- **To do**:
Repeat each record below exactly as given.

[Rows of spatial question data]
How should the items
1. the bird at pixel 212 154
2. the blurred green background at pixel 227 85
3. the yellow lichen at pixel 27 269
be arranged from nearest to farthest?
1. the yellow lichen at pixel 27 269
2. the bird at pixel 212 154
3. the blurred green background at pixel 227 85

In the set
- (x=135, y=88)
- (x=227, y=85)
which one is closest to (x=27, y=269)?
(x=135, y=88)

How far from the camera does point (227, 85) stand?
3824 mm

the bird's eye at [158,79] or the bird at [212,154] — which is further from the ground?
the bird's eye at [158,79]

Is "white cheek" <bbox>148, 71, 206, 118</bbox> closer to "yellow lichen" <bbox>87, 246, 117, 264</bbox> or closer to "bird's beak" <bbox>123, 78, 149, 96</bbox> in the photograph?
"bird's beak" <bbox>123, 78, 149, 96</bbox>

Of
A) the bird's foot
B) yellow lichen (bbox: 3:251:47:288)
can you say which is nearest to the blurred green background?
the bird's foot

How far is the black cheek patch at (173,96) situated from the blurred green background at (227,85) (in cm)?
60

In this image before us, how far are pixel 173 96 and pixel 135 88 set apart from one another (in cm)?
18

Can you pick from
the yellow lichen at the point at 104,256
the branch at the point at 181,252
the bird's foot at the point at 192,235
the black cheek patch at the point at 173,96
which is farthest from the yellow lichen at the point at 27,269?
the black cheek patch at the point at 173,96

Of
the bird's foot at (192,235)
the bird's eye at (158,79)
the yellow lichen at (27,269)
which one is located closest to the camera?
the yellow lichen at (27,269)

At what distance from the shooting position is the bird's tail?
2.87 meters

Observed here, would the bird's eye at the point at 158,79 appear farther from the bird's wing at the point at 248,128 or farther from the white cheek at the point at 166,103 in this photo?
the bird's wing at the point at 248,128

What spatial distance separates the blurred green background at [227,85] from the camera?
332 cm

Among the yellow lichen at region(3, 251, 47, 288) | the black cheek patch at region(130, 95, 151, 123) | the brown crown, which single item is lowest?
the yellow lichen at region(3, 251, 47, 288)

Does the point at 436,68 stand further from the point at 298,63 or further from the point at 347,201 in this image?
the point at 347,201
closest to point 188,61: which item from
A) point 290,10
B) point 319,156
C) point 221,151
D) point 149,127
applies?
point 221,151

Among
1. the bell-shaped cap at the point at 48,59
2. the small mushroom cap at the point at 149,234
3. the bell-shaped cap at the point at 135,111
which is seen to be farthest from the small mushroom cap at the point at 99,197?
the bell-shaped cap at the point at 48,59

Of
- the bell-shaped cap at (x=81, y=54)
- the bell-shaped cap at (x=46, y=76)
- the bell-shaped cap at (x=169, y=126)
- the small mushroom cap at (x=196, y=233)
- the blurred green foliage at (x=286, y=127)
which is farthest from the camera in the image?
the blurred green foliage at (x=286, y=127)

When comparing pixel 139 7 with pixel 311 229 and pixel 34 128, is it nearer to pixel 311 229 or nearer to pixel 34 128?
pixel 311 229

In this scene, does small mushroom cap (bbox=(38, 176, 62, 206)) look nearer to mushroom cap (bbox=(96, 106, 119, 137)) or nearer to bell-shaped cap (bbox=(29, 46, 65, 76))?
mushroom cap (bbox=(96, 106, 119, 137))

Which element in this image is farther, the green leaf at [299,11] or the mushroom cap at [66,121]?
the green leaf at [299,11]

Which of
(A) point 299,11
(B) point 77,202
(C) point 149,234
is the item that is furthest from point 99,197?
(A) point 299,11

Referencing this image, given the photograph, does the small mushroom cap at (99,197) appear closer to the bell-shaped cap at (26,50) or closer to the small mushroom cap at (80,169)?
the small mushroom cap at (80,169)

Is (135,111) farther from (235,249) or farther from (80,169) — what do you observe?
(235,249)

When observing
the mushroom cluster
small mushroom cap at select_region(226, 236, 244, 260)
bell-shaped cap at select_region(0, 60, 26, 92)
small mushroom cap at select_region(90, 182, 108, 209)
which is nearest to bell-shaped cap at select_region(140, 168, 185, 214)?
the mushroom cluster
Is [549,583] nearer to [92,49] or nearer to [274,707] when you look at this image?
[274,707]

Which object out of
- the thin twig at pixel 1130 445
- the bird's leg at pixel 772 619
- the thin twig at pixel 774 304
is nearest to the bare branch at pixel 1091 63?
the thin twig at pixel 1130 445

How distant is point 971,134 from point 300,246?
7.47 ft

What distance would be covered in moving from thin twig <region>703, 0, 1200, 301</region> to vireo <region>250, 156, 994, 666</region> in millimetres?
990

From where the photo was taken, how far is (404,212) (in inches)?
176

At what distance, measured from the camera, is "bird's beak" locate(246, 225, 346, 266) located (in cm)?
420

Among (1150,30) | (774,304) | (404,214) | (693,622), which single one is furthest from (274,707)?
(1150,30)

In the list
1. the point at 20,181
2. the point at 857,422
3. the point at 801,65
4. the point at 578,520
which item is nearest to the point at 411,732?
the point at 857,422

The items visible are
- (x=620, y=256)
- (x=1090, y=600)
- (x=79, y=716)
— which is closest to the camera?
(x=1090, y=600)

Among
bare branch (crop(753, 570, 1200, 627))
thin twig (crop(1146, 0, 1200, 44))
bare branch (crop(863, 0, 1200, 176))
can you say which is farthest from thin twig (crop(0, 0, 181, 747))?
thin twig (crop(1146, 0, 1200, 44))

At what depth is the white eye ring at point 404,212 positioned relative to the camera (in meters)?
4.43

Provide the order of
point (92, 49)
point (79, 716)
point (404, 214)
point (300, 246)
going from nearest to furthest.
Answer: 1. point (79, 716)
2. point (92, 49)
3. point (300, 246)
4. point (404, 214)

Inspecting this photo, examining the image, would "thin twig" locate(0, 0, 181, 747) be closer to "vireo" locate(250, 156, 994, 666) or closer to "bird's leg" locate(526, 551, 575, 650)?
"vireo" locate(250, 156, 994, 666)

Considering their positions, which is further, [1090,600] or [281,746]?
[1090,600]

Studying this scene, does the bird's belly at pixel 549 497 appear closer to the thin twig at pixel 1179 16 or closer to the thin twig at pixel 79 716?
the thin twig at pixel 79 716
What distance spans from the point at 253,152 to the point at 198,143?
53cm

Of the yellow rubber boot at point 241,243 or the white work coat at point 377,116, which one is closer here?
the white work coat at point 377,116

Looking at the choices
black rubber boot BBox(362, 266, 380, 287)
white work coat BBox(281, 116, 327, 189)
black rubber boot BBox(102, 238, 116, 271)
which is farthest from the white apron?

- **Solution**:
How should the items
1. the bird at pixel 212 154
2. the blurred green background at pixel 227 85
3. the yellow lichen at pixel 27 269
be arranged from nearest to farthest?
1. the yellow lichen at pixel 27 269
2. the bird at pixel 212 154
3. the blurred green background at pixel 227 85

In the set
- (x=135, y=88)
- (x=227, y=85)
which one is closest to (x=27, y=269)?
(x=135, y=88)

How far from the camera does point (227, 85) stand?
3824 mm

the bird's eye at [158,79] or the bird at [212,154] — which is further from the ground?
the bird's eye at [158,79]

Is "white cheek" <bbox>148, 71, 206, 118</bbox> closer to "yellow lichen" <bbox>87, 246, 117, 264</bbox> or closer to "bird's beak" <bbox>123, 78, 149, 96</bbox> in the photograph?
"bird's beak" <bbox>123, 78, 149, 96</bbox>

Of
A) the bird's foot
B) yellow lichen (bbox: 3:251:47:288)
can you say which is nearest to the blurred green background?
the bird's foot

How far is the black cheek patch at (173,96) situated from the blurred green background at (227,85) (in cm)?
60

In this image before us, how far are pixel 173 96 and pixel 135 88 set apart from one another (in cm)?
18

Can you pick from
the yellow lichen at the point at 104,256
the branch at the point at 181,252
the bird's foot at the point at 192,235
the black cheek patch at the point at 173,96
which is farthest from the yellow lichen at the point at 27,269?
the black cheek patch at the point at 173,96

Of
the bird's foot at (192,235)
the bird's eye at (158,79)
the yellow lichen at (27,269)
which one is located closest to the camera?
the yellow lichen at (27,269)

At what distance from the shooting position is the bird's tail?
2.87 meters

Observed here, would the bird's eye at the point at 158,79 appear farther from the bird's wing at the point at 248,128 or farther from the white cheek at the point at 166,103 in this photo?
the bird's wing at the point at 248,128

What spatial distance separates the blurred green background at [227,85] from the camera?
332 cm

Among the yellow lichen at region(3, 251, 47, 288) | the black cheek patch at region(130, 95, 151, 123) | the brown crown, which single item is lowest?
the yellow lichen at region(3, 251, 47, 288)

Does the point at 436,68 stand further from the point at 298,63 or further from the point at 347,201 in this image?
the point at 347,201
closest to point 188,61: which item from
A) point 290,10
B) point 319,156
C) point 221,151
D) point 149,127
applies?
point 221,151

Among
1. the bell-shaped cap at the point at 48,59
2. the small mushroom cap at the point at 149,234
3. the bell-shaped cap at the point at 135,111
which is seen to be farthest from the small mushroom cap at the point at 99,197?
the bell-shaped cap at the point at 48,59

Of
- the bell-shaped cap at (x=81, y=54)
- the bell-shaped cap at (x=46, y=76)
- the bell-shaped cap at (x=169, y=126)
- the small mushroom cap at (x=196, y=233)
- the blurred green foliage at (x=286, y=127)
which is farthest from the camera in the image?
the blurred green foliage at (x=286, y=127)

When comparing pixel 139 7 with pixel 311 229 and pixel 34 128, is it nearer to pixel 311 229 or nearer to pixel 34 128?
pixel 311 229

In this scene, does small mushroom cap (bbox=(38, 176, 62, 206)) look nearer to mushroom cap (bbox=(96, 106, 119, 137)) or nearer to bell-shaped cap (bbox=(29, 46, 65, 76))?
mushroom cap (bbox=(96, 106, 119, 137))

Which element in this image is farther, the green leaf at [299,11] or the mushroom cap at [66,121]?
the green leaf at [299,11]

Which of
(A) point 299,11
(B) point 77,202
(C) point 149,234
is the item that is furthest from point 99,197?
(A) point 299,11

Referencing this image, given the photograph, does the small mushroom cap at (99,197) appear closer to the bell-shaped cap at (26,50) or closer to the small mushroom cap at (80,169)?
the small mushroom cap at (80,169)

Is (135,111) farther from (235,249) or farther from (80,169) — what do you observe?
(235,249)

When observing
the mushroom cluster
small mushroom cap at select_region(226, 236, 244, 260)
bell-shaped cap at select_region(0, 60, 26, 92)
small mushroom cap at select_region(90, 182, 108, 209)
which is nearest to bell-shaped cap at select_region(140, 168, 185, 214)?
the mushroom cluster
Is [549,583] nearer to [92,49] or nearer to [274,707] when you look at this image?
[274,707]

Which object out of
- the thin twig at pixel 1130 445
- the bird's leg at pixel 772 619
- the thin twig at pixel 774 304
is nearest to the bare branch at pixel 1091 63?
the thin twig at pixel 1130 445

How distant is point 971,134 from point 300,246?
7.47 ft

What distance would be covered in moving from thin twig <region>703, 0, 1200, 301</region> to vireo <region>250, 156, 994, 666</region> in millimetres?
990

From where the photo was taken, how far is (404,212) (in inches)?
176

At what distance, measured from the camera, is "bird's beak" locate(246, 225, 346, 266) located (in cm)?
420

Among (1150,30) | (774,304) | (404,214) | (693,622), which single one is furthest from (274,707)?
(1150,30)

In the list
1. the point at 20,181
2. the point at 857,422
3. the point at 801,65
4. the point at 578,520
which item is nearest to the point at 411,732?
the point at 857,422

The items visible are
- (x=620, y=256)
- (x=1090, y=600)
- (x=79, y=716)
— which is closest to the camera?
(x=1090, y=600)

Among
bare branch (crop(753, 570, 1200, 627))
thin twig (crop(1146, 0, 1200, 44))
bare branch (crop(863, 0, 1200, 176))
can you say which is farthest from thin twig (crop(0, 0, 181, 747))?
thin twig (crop(1146, 0, 1200, 44))

At what depth is the white eye ring at point 404,212 positioned relative to the camera (in meters)?
4.43

Provide the order of
point (92, 49)
point (79, 716)
point (404, 214)
point (300, 246)
going from nearest to furthest.
Answer: 1. point (79, 716)
2. point (92, 49)
3. point (300, 246)
4. point (404, 214)

Inspecting this photo, examining the image, would "thin twig" locate(0, 0, 181, 747) be closer to "vireo" locate(250, 156, 994, 666) or closer to "bird's leg" locate(526, 551, 575, 650)?
"vireo" locate(250, 156, 994, 666)

Considering their positions, which is further, [1090,600] or [281,746]?
[1090,600]

Studying this scene, does the bird's belly at pixel 549 497 appear closer to the thin twig at pixel 1179 16 or closer to the thin twig at pixel 79 716?
the thin twig at pixel 79 716
What distance spans from the point at 253,152 to the point at 198,143?
53cm

Of the yellow rubber boot at point 241,243 or the white work coat at point 377,116, which one is closer here?
the white work coat at point 377,116

Looking at the choices
black rubber boot BBox(362, 266, 380, 287)
white work coat BBox(281, 116, 327, 189)
black rubber boot BBox(102, 238, 116, 271)
which is farthest from the white apron?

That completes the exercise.